>> START Input data
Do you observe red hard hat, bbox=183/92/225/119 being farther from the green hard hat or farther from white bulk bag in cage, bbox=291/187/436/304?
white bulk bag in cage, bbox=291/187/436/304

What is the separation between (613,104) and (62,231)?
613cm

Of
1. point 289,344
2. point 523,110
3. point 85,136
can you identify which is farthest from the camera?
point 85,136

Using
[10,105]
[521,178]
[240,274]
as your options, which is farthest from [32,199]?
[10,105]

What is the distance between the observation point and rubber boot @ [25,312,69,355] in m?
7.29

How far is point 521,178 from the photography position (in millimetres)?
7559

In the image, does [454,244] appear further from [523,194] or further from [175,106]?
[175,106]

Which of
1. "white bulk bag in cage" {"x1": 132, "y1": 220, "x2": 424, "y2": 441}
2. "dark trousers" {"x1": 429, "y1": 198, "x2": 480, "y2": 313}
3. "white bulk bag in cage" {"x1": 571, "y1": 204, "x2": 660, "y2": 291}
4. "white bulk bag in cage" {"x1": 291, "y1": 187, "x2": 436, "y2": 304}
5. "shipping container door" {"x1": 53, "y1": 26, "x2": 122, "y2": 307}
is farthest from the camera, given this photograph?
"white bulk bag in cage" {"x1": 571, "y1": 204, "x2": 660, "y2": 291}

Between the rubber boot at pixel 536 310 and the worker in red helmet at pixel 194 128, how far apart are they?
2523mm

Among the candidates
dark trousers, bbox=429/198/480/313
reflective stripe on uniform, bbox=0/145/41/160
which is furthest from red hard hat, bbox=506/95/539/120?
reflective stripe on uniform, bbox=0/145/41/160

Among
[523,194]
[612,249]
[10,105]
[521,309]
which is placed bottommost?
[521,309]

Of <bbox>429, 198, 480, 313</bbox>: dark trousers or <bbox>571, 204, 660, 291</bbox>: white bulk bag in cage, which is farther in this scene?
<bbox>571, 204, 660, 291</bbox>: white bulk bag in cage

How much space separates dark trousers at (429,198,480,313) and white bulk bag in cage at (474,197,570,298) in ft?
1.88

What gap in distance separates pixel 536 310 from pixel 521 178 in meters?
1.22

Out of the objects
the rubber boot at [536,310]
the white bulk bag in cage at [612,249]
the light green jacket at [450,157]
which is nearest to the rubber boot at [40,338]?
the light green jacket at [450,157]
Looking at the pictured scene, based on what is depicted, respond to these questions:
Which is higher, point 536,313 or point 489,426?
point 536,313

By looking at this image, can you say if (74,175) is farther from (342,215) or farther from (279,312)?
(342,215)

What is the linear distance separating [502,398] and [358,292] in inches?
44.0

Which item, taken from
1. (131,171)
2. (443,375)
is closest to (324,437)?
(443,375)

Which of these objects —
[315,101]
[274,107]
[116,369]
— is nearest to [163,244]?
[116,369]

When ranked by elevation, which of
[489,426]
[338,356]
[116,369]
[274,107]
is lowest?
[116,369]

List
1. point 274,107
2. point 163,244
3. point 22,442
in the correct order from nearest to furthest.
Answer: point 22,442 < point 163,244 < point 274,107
>> END Input data
Aim: Arrange every non-blank line of the listing above as a Markdown table with two columns, Row and Line. Number the rows consecutively and omit blank lines.

Task response:
| Row | Line |
|---|---|
| 1 | Do you observe red hard hat, bbox=183/92/225/119 being farther from the green hard hat or farther from white bulk bag in cage, bbox=291/187/436/304? |
| 2 | white bulk bag in cage, bbox=291/187/436/304 |
| 3 | What is the separation between (613,104) and (62,231)? |
| 4 | 613cm |
| 5 | Of |
| 6 | 1. point 289,344 |
| 7 | 2. point 523,110 |
| 8 | 3. point 85,136 |
| 9 | can you identify which is farthest from the camera? |
| 10 | point 85,136 |
| 11 | Using |
| 12 | [10,105] |
| 13 | [521,178] |
| 14 | [240,274] |
| 15 | as your options, which is farthest from [32,199]? |
| 16 | [10,105] |
| 17 | What is the distance between the observation point and rubber boot @ [25,312,69,355] in m? |
| 18 | 7.29 |
| 19 | How far is point 521,178 from the photography position (in millimetres)? |
| 20 | 7559 |
| 21 | In the image, does [454,244] appear further from [523,194] or further from [175,106]? |
| 22 | [175,106] |
| 23 | Which of |
| 24 | 1. "white bulk bag in cage" {"x1": 132, "y1": 220, "x2": 424, "y2": 441} |
| 25 | 2. "dark trousers" {"x1": 429, "y1": 198, "x2": 480, "y2": 313} |
| 26 | 3. "white bulk bag in cage" {"x1": 571, "y1": 204, "x2": 660, "y2": 291} |
| 27 | 4. "white bulk bag in cage" {"x1": 291, "y1": 187, "x2": 436, "y2": 304} |
| 28 | 5. "shipping container door" {"x1": 53, "y1": 26, "x2": 122, "y2": 307} |
| 29 | is farthest from the camera, given this photograph? |
| 30 | "white bulk bag in cage" {"x1": 571, "y1": 204, "x2": 660, "y2": 291} |
| 31 | Between the rubber boot at pixel 536 310 and the worker in red helmet at pixel 194 128, how far apart are they? |
| 32 | 2523mm |
| 33 | Among the candidates |
| 34 | dark trousers, bbox=429/198/480/313 |
| 35 | reflective stripe on uniform, bbox=0/145/41/160 |
| 36 | which is furthest from red hard hat, bbox=506/95/539/120? |
| 37 | reflective stripe on uniform, bbox=0/145/41/160 |
| 38 | Among |
| 39 | [523,194] |
| 40 | [612,249] |
| 41 | [10,105] |
| 42 | [521,309] |
| 43 | which is placed bottommost? |
| 44 | [521,309] |
| 45 | Of <bbox>429, 198, 480, 313</bbox>: dark trousers or <bbox>571, 204, 660, 291</bbox>: white bulk bag in cage, which is farther in this scene? |
| 46 | <bbox>571, 204, 660, 291</bbox>: white bulk bag in cage |
| 47 | How much space separates dark trousers at (429,198,480,313) and white bulk bag in cage at (474,197,570,298) in ft? |
| 48 | 1.88 |
| 49 | What gap in distance separates pixel 536 310 from pixel 521 178 in meters? |
| 50 | 1.22 |
| 51 | Out of the objects |
| 52 | the rubber boot at [536,310] |
| 53 | the white bulk bag in cage at [612,249] |
| 54 | the light green jacket at [450,157] |
| 55 | which is nearest to the rubber boot at [40,338]? |
| 56 | the light green jacket at [450,157] |
| 57 | Looking at the pictured scene, based on what is depicted, respond to these questions: |
| 58 | Which is higher, point 536,313 or point 489,426? |
| 59 | point 536,313 |
| 60 | By looking at this image, can you say if (74,175) is farther from (342,215) or farther from (279,312)? |
| 61 | (342,215) |
| 62 | What is the linear distance separating [502,398] and [358,292] in inches? |
| 63 | 44.0 |
| 64 | Which item, taken from |
| 65 | 1. (131,171) |
| 66 | 2. (443,375) |
| 67 | is closest to (324,437)? |
| 68 | (443,375) |
| 69 | Which of these objects — |
| 70 | [315,101] |
| 71 | [274,107] |
| 72 | [116,369] |
| 73 | — is nearest to [163,244]? |
| 74 | [116,369] |
| 75 | When ranked by elevation, which of |
| 76 | [489,426] |
| 77 | [338,356] |
| 78 | [116,369] |
| 79 | [274,107] |
| 80 | is lowest? |
| 81 | [116,369] |
| 82 | List |
| 83 | 1. point 274,107 |
| 84 | 2. point 163,244 |
| 85 | 3. point 22,442 |
| 86 | in the correct order from nearest to furthest. |
| 87 | Answer: point 22,442 < point 163,244 < point 274,107 |